**AVAILABLE DATA**.
--------

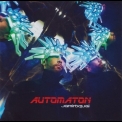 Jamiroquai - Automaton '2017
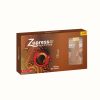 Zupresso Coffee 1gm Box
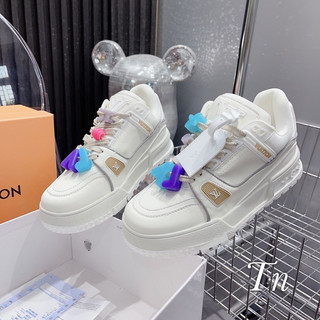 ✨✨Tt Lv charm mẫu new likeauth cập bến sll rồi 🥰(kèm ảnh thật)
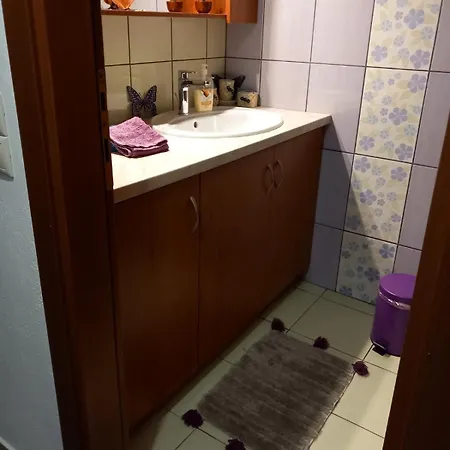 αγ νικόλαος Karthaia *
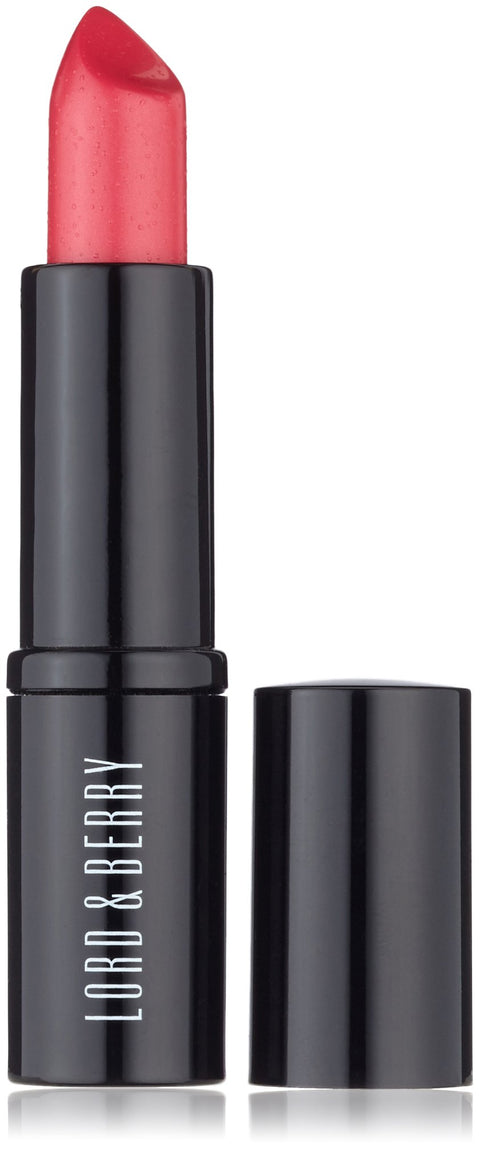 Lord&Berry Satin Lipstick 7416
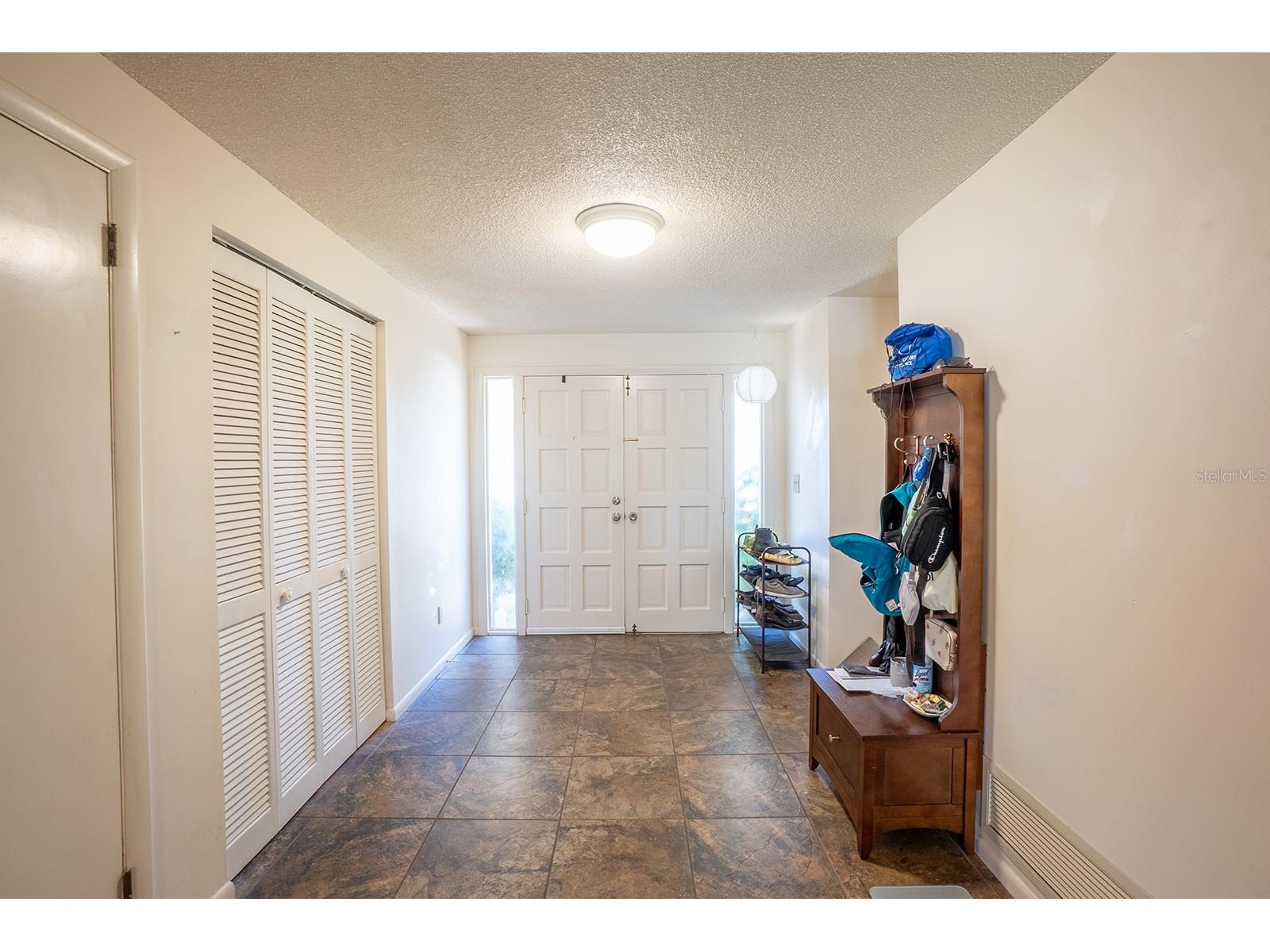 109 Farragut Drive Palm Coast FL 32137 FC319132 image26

--------

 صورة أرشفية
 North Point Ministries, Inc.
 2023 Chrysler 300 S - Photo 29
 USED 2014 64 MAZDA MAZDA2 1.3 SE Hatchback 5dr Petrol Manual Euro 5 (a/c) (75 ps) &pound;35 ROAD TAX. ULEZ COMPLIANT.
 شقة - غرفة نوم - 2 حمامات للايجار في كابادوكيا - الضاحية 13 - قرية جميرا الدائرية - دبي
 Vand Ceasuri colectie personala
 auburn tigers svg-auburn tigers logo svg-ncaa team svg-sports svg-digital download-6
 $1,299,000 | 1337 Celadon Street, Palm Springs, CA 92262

--------

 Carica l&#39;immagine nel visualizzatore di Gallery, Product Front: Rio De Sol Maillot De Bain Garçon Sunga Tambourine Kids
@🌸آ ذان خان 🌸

--------

**PROBLEM**.
Retype the stretch from the line containing "صورة أرشفية" through the line containing "Springs, CA 92262", character for character.

**TASK OUTPUT**.
 صورة أرشفية
 North Point Ministries, Inc.
 2023 Chrysler 300 S - Photo 29
 USED 2014 64 MAZDA MAZDA2 1.3 SE Hatchback 5dr Petrol Manual Euro 5 (a/c) (75 ps) &pound;35 ROAD TAX. ULEZ COMPLIANT.
 شقة - غرفة نوم - 2 حمامات للايجار في كابادوكيا - الضاحية 13 - قرية جميرا الدائرية - دبي
 Vand Ceasuri colectie personala
 auburn tigers svg-auburn tigers logo svg-ncaa team svg-sports svg-digital download-6
 $1,299,000 | 1337 Celadon Street, Palm Springs, CA 92262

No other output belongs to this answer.